Supplied passage
++++++++

But we didn’t see how it was romance.

But there was still hope somebody would teach us later.

“And today,” the teacher would say, “we are going to learn about the American Romantics!”

“Hooray!” we would reply. “Finally someone to explain to us all of the beautiful and delicious mysteries of mom’s cupboard books and why that gorgeous rich boss always falls for the nineteen-year-old virgin secretary!”

“No! We’re going to learn about wild men going into the woods and living without plumbing and raging alcoholics drinking themselves to death after making $25 on their best work and how foolish inconsistency is the hobgoblin of little minds!”

“Are you shitting me?” We were sort of pissed off by now. “What’s romantic about that?”

“Well, it was like the hippies in the sixties, everybody believed all you need is love, and expanding your mind, and beautiful songs and here—read The Scarlet Letter, you will understand.”

“Those people were seriously messed up. If I was Hester Prynne I’d move to some place where sex wasn’t illegal and stop sewing, because her kid needed a swift kick in the pants and Hester wasn’t doing it.”

And the teacher would get mad.  “You people are completely missing the point. The American Romantics were a key period of time in literature. It was a time when the self was valued and the collective was suspect and people learned to listen to their own inner voices and—“

“Well that’s all very well and good, but where do we learn about the boy next door turning hot, like Ryan Reynolds and the girl next door wearing red lingerie—where’s the literary era that tells me about that?”

++++++++

Task requirements
1 > Translate this sentence from the passage about the American Romantics into Spanish: "But there was still hope somebody would teach us later."
2 > Write the next part of the passage about the American Romantics, starting after its last line.
You can do the tasks without the records.

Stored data
++++++++

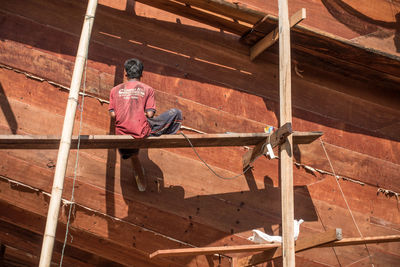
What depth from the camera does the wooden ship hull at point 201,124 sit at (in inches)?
180

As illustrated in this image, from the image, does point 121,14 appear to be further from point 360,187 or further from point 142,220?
point 360,187

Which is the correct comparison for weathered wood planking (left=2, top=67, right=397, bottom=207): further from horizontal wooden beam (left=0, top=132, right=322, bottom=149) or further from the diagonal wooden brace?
horizontal wooden beam (left=0, top=132, right=322, bottom=149)

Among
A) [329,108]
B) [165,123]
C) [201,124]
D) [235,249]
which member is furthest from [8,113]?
[329,108]

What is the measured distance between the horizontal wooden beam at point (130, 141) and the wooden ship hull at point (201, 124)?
62cm

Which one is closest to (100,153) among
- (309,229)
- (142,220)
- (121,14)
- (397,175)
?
(142,220)

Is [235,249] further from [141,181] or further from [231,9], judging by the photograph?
[231,9]

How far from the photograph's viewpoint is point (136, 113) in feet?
13.3

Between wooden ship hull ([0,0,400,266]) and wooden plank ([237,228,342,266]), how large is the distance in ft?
1.03

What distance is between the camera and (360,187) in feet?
17.2

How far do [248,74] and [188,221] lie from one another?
1.57 meters

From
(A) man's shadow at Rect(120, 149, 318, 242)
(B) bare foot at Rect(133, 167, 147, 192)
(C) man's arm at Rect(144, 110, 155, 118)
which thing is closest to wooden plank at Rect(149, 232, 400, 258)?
(A) man's shadow at Rect(120, 149, 318, 242)

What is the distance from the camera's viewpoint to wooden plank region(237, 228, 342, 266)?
3807mm

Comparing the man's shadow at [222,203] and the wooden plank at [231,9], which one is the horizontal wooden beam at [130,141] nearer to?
the man's shadow at [222,203]

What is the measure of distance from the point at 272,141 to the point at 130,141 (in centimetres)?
119
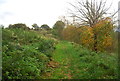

++++++++

Outputs for the tasks
1 > Pero todavía había esperanza de que alguien nos lo enseñara más tarde.

2 >
“Eventually,” the teacher says, pushing his/her spectacles up his/her nose, “you will lose the desire to read about that and dedicate yourself only to true literature. It says so in this teacher’s manual I have about the necessity of reading outside the literary canon which is why we give you ten minutes a day to read something of your own choice. Now commence Sustained Silent Reading.”

“Whatever.”  And then we’d all dedicate ourselves to seeing if the hero and the heroine can overcome the big misunderstanding, because then there will be kissing and hugging and maybe even sex, and we can be happy we’re human beings after all.

Eventually, we think, somebody will explain to us why all that other crap is called romance.

But nobody ever does, and although we continue to read the good stuff, the stuff with the love and the kindness and the exciting personal growth and the sex, we feel a vague embarrassment about not reading the stuff our teachers told us was good.  We go to garage sales with our mothers and buy (or learn to make) those quaint little book covers that keep our paperbacks from disintegrating and also hide the fact that we’re not all reading The Fountainhead or Joyce Carol Oates or 7 Habits of Highly Effective People.

The Kindle is invented, and we can throw those covers away—but we still tell people we’re reading the literature so we don’t have to deal with romance reader’s shame—but nobody tells us why we should feel it.
Well, we shouldn’t.

Those original romances—King Arthur etc—were called romances because, instead of just coming in and blowing the bad guys out of the water in “I’ve come to kill your monster,” fashion, the heroes and heroines actually had individual personal lives that had nothing to do with the central military conflict.

There was no rule that said the personal life had to have a satisfactory ending.  Most of the time, it didn’t.

The romantic poets took that idea—the idea of heroes having individual personal lives—a few steps further. They said that not only did the individual personal life of a hero matter– but that the life didn’t have to be a heroic one to have impact. Your average every day shepherd or gardener or chimney sweep had a soul, and a purpose, and a reason for being.  It was this idea that allowed Jane Austen to write about a Mr. Darcy and Elizabeth Bennett when Elizabeth didn’t have any title or claim to royalty or even much money. She was an important individual by the grace of her intelligence and her person, and so we cared about what happened to her. So even without the happy ending (and the television viewer’s inner eye continually blessed by the vision of Colin Firth emerging from that pond in that big poofy shirt), Pride and Prejudice would still be a romance.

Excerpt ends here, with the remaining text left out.